## [WRITTEN REQUEST]
Return the passage on precipitation during solutionizing word for word, from its first line to its last.

---------- PASSAGE TO READ

3. Results and Discussion

3.1. Precipitation Behaviors during Solutionizing

Figure 1 shows the microstructure of the studied alloys as-solutionized. At the first sight, it seems that these optical photos are not qualified. Actually, it is a great number of precipitates that lead to this fuzziness. High-magnification photo (Figure 1(d)) clearly exhibits the fine dispersoid particles precipitated during the solutionizing course of the Al-Cu-Mn alloys. Here, the area where precipitation particles exist is designated as the precipitation zone (PZ). Of more importance, this precipitation behavior is uneven. The contour of the primary dendrites of the α-Al phase is dimly discernible, meaning that no or few particles are precipitated in the inner of dendrites (here, named as no particle zones, NPZs). It is seen that the area of NPZs is decreased with Cu content in the alloy, that is, the area of PZs is increased. And also there are a number of continuous or semicontinuous PFBs (precipitation-free bands) among the PZs. SEM image of the A2 alloy as-solutionized more powerfully illustrates this precipitation characteristic (Figure 2(a)). The EDS results (Figure 2(b)) suggest these precipitated particles contain high level of Al, Cu, and Mn, being an Al-Cu-Mn compound. Figure 2 also shows a PFB (marked by Arrow 3) and CuAl2 particle that are survived from the solutionizing course.

--------------------
---------- DATA

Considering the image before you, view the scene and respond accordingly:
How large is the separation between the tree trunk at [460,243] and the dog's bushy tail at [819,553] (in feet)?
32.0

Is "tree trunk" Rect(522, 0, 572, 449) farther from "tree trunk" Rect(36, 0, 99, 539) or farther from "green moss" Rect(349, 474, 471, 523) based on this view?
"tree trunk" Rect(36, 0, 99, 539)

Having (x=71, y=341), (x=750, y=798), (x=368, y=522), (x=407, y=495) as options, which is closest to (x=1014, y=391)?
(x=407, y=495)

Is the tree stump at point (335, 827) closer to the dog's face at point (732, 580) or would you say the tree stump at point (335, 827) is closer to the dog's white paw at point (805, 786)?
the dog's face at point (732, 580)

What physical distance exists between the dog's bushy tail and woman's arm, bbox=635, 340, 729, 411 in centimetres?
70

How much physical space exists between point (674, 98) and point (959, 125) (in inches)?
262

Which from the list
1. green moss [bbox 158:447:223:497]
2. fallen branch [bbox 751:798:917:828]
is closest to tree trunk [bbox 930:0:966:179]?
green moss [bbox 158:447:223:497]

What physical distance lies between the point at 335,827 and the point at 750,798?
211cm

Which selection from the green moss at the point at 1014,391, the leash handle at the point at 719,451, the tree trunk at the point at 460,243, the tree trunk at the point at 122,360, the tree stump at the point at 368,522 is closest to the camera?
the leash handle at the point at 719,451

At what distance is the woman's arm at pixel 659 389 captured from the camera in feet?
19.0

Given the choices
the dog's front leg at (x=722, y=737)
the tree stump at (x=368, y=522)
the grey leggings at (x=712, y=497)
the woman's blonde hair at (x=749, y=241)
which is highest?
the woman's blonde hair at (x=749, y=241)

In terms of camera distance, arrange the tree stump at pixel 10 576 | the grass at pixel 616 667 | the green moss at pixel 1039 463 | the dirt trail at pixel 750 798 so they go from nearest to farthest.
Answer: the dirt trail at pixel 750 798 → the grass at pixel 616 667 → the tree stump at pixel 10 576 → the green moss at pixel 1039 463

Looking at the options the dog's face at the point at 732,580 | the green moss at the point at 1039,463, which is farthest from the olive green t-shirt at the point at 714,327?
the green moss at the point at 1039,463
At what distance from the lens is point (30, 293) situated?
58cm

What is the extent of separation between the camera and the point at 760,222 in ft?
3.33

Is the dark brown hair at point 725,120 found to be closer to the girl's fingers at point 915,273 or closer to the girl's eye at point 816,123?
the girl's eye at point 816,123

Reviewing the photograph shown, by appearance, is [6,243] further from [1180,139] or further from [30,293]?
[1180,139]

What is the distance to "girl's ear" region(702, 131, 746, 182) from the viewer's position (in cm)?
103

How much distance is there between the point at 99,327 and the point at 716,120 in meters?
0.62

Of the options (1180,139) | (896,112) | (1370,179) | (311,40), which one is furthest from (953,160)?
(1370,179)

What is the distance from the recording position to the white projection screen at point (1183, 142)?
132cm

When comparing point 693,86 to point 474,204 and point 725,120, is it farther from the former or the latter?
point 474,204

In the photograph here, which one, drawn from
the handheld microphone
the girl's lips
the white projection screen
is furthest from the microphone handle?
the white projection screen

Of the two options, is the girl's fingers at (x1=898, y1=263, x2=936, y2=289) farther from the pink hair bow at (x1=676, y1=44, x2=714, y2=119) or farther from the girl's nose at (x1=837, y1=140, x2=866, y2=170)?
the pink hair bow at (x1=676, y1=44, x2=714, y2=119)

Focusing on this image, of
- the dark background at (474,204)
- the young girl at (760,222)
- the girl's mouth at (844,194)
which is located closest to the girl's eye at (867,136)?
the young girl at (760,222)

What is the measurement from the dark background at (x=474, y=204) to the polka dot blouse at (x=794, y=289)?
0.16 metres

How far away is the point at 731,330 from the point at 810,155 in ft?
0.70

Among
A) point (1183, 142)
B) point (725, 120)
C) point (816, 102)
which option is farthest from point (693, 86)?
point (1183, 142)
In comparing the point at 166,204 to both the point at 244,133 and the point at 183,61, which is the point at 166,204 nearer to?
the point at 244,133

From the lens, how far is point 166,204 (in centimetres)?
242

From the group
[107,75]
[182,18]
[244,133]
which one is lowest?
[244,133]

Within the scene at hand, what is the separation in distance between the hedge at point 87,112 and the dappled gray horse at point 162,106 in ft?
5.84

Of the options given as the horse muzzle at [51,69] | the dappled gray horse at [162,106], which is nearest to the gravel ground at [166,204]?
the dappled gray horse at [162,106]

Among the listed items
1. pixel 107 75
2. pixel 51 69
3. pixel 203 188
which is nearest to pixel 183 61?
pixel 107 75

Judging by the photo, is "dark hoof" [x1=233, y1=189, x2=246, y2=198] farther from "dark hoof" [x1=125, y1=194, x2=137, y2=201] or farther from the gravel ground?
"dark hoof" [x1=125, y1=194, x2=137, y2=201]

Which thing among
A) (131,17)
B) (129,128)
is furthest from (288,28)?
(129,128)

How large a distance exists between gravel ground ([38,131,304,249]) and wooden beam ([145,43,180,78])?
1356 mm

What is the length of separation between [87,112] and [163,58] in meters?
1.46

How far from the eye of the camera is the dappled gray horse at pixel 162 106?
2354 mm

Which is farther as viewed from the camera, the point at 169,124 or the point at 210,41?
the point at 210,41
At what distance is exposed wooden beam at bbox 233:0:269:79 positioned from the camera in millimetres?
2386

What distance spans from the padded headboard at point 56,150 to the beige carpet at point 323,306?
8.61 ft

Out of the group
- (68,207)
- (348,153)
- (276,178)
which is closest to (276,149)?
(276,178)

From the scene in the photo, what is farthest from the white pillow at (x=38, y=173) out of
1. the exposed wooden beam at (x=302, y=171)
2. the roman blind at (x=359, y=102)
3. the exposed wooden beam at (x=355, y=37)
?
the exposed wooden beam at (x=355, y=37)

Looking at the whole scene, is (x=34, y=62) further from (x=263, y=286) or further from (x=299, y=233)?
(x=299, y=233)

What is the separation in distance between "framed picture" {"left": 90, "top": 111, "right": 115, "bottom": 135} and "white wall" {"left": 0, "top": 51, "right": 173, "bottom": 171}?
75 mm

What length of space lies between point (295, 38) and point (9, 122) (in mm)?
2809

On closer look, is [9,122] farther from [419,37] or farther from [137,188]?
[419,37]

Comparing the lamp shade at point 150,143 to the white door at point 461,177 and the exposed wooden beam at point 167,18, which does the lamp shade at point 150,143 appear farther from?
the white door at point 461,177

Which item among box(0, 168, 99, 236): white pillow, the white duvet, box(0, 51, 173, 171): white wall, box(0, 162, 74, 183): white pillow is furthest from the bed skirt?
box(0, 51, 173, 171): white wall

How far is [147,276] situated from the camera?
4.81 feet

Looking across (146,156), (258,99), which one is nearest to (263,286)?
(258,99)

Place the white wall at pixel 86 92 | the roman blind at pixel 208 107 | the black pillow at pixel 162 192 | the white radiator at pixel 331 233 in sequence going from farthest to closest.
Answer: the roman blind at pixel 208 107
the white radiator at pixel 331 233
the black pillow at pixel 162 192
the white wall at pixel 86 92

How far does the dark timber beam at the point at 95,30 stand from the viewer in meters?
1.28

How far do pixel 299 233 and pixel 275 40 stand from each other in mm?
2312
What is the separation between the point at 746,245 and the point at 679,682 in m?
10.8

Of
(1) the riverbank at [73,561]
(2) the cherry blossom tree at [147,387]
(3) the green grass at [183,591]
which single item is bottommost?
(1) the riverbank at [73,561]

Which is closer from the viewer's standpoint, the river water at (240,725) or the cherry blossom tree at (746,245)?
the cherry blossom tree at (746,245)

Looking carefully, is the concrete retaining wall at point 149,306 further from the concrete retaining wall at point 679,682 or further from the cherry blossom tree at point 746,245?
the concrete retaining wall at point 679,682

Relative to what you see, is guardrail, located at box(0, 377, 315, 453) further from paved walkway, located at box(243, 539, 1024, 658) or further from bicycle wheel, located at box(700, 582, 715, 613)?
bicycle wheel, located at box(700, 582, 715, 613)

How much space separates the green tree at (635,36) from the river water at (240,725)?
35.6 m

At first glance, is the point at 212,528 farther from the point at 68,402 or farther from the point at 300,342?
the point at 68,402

--------------------

## [TASK RESPONSE]
3. Results and Discussion

3.1. Precipitation Behaviors during Solutionizing

Figure 1 shows the microstructure of the studied alloys as-solutionized. At the first sight, it seems that these optical photos are not qualified. Actually, it is a great number of precipitates that lead to this fuzziness. High-magnification photo (Figure 1(d)) clearly exhibits the fine dispersoid particles precipitated during the solutionizing course of the Al-Cu-Mn alloys. Here, the area where precipitation particles exist is designated as the precipitation zone (PZ). Of more importance, this precipitation behavior is uneven. The contour of the primary dendrites of the α-Al phase is dimly discernible, meaning that no or few particles are precipitated in the inner of dendrites (here, named as no particle zones, NPZs). It is seen that the area of NPZs is decreased with Cu content in the alloy, that is, the area of PZs is increased. And also there are a number of continuous or semicontinuous PFBs (precipitation-free bands) among the PZs. SEM image of the A2 alloy as-solutionized more powerfully illustrates this precipitation characteristic (Figure 2(a)). The EDS results (Figure 2(b)) suggest these precipitated particles contain high level of Al, Cu, and Mn, being an Al-Cu-Mn compound. Figure 2 also shows a PFB (marked by Arrow 3) and CuAl2 particle that are survived from the solutionizing course.